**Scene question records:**
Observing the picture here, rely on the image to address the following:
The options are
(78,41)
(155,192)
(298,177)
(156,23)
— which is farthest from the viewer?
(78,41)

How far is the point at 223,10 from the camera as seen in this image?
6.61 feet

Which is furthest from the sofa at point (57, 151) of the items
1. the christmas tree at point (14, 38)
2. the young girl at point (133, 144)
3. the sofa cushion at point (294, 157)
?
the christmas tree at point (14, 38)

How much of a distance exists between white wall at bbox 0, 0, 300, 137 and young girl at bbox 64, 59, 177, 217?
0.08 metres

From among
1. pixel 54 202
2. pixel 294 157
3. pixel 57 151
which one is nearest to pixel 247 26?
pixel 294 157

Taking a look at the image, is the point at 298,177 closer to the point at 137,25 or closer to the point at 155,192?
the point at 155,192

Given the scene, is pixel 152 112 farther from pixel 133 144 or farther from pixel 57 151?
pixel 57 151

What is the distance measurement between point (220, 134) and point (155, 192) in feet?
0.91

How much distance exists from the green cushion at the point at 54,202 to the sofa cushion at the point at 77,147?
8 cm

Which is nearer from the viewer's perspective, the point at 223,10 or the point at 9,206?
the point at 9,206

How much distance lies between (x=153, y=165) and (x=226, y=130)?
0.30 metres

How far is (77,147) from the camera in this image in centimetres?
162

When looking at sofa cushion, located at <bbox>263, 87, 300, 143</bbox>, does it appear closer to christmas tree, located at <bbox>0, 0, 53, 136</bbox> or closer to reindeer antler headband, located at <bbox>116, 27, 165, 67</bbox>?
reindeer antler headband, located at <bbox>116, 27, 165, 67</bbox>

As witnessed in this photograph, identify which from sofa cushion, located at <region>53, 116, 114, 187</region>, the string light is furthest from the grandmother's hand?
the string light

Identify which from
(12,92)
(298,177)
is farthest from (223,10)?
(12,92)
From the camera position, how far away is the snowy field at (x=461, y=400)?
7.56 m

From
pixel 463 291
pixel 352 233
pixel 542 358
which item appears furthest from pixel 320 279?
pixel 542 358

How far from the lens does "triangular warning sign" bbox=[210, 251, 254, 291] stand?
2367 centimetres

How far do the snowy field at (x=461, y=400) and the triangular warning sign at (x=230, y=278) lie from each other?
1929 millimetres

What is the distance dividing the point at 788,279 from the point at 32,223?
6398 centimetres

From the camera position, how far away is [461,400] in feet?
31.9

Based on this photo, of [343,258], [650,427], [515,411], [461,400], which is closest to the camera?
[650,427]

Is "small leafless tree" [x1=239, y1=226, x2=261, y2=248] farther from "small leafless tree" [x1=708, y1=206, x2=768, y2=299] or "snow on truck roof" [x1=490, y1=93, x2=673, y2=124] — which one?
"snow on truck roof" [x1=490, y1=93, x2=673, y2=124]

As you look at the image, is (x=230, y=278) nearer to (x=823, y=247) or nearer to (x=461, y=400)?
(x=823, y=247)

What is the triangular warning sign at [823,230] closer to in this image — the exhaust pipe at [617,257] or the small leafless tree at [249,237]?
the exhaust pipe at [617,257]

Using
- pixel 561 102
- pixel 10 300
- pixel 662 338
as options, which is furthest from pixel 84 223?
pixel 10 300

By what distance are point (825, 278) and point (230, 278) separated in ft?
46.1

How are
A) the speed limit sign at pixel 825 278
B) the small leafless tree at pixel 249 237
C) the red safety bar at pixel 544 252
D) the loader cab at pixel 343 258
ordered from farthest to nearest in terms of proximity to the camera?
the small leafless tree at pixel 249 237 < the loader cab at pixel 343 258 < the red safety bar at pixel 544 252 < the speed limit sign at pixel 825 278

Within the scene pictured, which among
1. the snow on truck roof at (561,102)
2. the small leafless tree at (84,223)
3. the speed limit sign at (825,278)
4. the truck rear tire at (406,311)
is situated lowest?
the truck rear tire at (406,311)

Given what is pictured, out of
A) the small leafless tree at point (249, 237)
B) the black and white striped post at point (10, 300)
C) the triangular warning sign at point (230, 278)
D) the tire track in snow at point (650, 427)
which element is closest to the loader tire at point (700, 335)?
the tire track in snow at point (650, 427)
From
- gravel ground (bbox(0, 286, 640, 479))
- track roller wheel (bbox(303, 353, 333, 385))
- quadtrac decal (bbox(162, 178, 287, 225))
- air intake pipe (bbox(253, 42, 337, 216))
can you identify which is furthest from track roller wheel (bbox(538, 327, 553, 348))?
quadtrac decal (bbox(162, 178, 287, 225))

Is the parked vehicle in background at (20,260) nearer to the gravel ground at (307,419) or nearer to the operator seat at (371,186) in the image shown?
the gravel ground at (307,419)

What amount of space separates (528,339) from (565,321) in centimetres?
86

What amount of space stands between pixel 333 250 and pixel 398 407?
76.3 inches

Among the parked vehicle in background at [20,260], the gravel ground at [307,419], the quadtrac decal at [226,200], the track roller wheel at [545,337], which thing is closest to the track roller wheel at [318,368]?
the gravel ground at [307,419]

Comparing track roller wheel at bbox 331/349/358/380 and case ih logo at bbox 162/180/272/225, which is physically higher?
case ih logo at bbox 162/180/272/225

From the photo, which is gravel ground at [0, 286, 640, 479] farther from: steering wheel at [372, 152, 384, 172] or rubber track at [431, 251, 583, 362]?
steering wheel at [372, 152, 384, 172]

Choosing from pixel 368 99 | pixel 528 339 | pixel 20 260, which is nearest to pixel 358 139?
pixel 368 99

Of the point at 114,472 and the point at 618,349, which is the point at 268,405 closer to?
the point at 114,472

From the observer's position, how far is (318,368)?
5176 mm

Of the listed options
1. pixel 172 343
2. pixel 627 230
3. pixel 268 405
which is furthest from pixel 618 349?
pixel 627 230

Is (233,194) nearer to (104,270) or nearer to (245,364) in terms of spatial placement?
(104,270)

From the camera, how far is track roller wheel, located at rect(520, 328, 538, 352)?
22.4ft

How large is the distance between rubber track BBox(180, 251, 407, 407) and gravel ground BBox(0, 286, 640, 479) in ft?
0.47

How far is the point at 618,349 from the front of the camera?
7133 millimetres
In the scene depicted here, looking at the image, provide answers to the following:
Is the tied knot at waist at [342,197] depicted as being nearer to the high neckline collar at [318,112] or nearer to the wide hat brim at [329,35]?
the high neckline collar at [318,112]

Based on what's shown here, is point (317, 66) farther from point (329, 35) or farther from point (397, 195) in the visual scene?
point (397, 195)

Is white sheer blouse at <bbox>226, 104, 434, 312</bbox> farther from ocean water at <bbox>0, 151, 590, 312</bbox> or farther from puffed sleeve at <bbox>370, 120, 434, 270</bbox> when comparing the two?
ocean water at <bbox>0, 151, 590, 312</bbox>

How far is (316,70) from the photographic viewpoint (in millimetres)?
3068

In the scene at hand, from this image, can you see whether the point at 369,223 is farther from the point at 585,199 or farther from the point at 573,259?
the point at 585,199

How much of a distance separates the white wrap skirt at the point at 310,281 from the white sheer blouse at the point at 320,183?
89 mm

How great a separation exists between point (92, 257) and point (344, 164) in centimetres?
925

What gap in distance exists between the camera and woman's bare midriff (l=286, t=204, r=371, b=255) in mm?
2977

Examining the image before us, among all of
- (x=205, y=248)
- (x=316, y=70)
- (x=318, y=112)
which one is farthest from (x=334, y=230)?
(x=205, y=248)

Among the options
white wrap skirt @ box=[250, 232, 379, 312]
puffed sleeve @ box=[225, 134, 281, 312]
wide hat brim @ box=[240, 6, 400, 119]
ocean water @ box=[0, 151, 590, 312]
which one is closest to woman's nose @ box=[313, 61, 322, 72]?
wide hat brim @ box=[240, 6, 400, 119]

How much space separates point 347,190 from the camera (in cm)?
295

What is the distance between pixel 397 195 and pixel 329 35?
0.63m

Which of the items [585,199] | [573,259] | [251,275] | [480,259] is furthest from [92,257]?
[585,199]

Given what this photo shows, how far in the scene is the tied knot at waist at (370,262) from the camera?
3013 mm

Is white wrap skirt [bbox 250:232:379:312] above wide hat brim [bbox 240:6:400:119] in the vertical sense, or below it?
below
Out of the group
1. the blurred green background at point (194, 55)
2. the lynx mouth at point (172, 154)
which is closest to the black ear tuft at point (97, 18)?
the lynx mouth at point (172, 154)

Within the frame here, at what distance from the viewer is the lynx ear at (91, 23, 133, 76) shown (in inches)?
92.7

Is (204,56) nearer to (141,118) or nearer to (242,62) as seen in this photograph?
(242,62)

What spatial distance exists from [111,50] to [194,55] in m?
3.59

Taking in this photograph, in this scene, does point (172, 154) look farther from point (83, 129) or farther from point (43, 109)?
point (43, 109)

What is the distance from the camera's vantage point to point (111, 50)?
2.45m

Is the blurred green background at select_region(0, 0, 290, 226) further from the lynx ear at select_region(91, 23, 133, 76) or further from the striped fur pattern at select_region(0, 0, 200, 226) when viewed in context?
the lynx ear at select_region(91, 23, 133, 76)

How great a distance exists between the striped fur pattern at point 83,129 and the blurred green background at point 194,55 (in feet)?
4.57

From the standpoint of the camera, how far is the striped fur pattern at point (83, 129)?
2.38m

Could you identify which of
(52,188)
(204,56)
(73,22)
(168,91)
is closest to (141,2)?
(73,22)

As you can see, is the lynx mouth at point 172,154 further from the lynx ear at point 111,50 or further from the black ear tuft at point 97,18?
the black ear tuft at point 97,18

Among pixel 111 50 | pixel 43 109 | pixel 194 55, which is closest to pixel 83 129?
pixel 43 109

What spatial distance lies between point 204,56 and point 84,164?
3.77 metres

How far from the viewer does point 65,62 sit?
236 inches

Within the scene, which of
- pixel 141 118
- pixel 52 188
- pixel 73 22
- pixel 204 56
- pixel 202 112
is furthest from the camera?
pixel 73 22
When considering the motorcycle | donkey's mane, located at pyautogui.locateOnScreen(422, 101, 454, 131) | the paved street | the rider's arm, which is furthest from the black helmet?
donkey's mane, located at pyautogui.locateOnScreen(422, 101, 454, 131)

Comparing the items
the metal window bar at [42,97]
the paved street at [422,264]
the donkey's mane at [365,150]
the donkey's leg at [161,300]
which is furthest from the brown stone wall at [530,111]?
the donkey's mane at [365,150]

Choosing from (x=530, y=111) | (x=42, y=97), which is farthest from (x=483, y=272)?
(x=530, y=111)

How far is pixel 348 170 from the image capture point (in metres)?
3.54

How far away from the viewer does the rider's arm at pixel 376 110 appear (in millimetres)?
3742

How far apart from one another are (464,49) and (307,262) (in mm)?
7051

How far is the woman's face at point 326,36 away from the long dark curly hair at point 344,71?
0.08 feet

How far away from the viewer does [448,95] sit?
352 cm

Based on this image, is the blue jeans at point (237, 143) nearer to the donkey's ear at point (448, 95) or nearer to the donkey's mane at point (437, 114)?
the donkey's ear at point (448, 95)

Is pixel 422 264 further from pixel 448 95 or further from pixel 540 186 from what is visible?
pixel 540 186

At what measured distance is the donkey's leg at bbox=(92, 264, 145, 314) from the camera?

**GIVEN REQUEST:**
Could you quote, exactly as they appear, the line containing "How far away from the viewer does the" and every line after it to the end of the records above?

**RESPONSE TO THE EXERCISE:**
How far away from the viewer does the rider's arm at pixel 376 110 appear (in millimetres)?
3742

How far apart from one another are (464,49) and (307,262) (in mm)?
7051

How far is the woman's face at point 326,36 away from the long dark curly hair at point 344,71?
0.08 feet

How far away from the viewer does [448,95] sit?
352 cm

Based on this image, is the blue jeans at point (237, 143) nearer to the donkey's ear at point (448, 95) or nearer to the donkey's mane at point (437, 114)?
the donkey's ear at point (448, 95)

Is pixel 422 264 further from pixel 448 95 or further from pixel 540 186 from what is visible?
pixel 540 186

At what measured distance is the donkey's leg at bbox=(92, 264, 145, 314) from the camera?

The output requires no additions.